Cellular tropism during persistent viral infection is commonly conferred by the interaction of a viral surface protein with a host receptor complex. Norovirus, the leading global cause of gastroenteritis, can be persistently shed during infection, but its in vivo cellular tropism and tropism determinants remain unidentified. Using murine norovirus (MNoV), we determine that a small number of intestinal epithelial cells (IECs) serve as the reservoir for fecal shedding and persistence. The viral non-structural protein NS1, rather than a viral surface protein, determines IEC tropism. Expression of NS1 from a persistent MNoV strain is sufficient for an acute MNoV strain to target IECs and persist. In addition, interferon-lambda (IFN-λ) is a key host determinant blocking MNoV infection in IECs.

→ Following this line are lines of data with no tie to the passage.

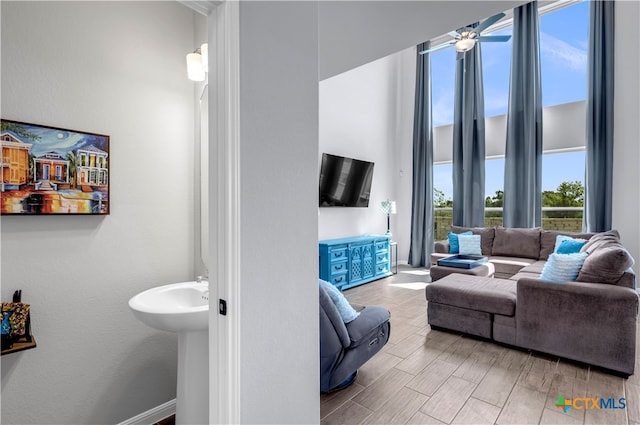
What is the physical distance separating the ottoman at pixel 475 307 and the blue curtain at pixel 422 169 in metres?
3.27


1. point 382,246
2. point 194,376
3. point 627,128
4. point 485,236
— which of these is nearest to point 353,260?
point 382,246

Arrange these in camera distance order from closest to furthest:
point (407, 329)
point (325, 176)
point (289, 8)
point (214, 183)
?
1. point (214, 183)
2. point (289, 8)
3. point (407, 329)
4. point (325, 176)

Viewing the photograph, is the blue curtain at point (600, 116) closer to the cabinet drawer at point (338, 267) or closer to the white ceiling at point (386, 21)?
the cabinet drawer at point (338, 267)

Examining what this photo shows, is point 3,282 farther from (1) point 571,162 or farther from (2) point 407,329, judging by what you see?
(1) point 571,162

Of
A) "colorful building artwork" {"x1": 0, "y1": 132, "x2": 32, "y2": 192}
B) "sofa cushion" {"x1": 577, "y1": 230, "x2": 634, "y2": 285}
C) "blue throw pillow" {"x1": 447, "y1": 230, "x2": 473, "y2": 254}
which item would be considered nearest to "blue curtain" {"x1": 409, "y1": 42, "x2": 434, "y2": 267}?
"blue throw pillow" {"x1": 447, "y1": 230, "x2": 473, "y2": 254}

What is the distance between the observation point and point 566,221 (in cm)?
542

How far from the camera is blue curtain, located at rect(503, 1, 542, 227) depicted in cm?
548

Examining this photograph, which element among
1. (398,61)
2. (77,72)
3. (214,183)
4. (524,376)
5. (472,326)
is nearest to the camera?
(214,183)

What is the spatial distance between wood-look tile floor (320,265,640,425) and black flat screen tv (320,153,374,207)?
2.77m

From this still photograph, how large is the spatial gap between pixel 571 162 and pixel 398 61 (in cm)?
→ 399

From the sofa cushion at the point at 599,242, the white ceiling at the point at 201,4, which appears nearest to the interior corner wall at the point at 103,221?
the white ceiling at the point at 201,4

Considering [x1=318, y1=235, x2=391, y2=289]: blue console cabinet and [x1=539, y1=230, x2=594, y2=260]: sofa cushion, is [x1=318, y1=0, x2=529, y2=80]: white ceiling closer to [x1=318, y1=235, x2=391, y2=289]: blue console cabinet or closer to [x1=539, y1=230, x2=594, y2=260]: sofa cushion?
[x1=318, y1=235, x2=391, y2=289]: blue console cabinet

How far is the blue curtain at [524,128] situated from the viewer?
18.0 ft

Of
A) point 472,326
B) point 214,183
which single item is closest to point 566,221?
point 472,326
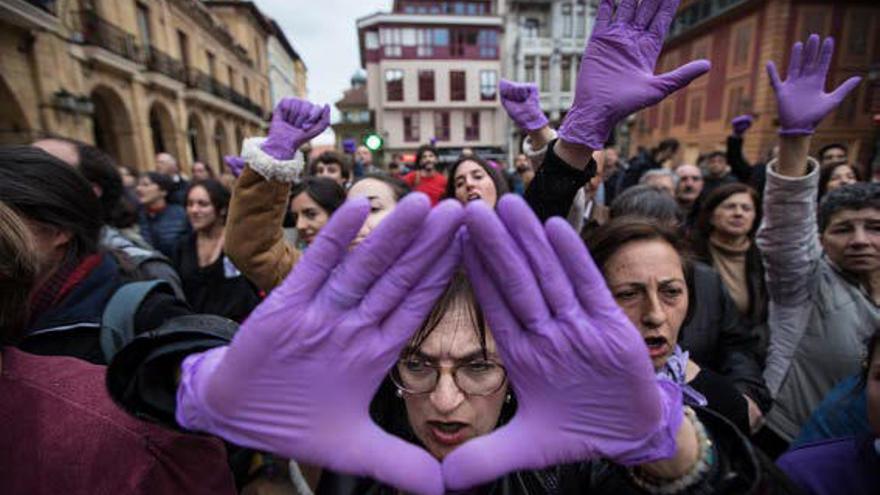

The inability of acute MNoV to shed and persist is rescued in Ifnlr1^−/− mice, suggesting that NS1 evades IFN-λ-mediated antiviral immunity. Thus, NS1 and IFN-λ interactions govern IEC tropism and persistence of MNoV.

持续性病毒感染期间的细胞向性通常是由病毒表面蛋白与宿主受体复合物的相互作用赋予的。诺如病毒是全球胃肠炎的主要原因，在感染过程中可以持续脱落，但其体内细胞向性和向性决定因素仍不清楚。使用鼠诺如病毒（MNoV），我们确定少量肠上皮细胞（IEC）充当粪便脱落和持久性的储存库。决定 IEC 趋向性的是病毒非结构蛋白 NS1，而不是病毒表面蛋白。持久性 MNoV 毒株中 NS1 的表达足以让急性 MNoV 毒株靶向 IEC 并持续存在。此外，干扰素-λ (IFN-λ) 是阻止 IEC 中 MNoV 感染的关键宿主决定因素。急性 MNoV 无法脱落和持续存在的现象在Ifnlr1 ^−/−小鼠中得以恢复，这表明 NS1 逃避了 IFN-λ 介导的抗病毒免疫。因此，NS1 和 IFN-λ 的相互作用控制着 IEC 向性和 MNoV 的持续性。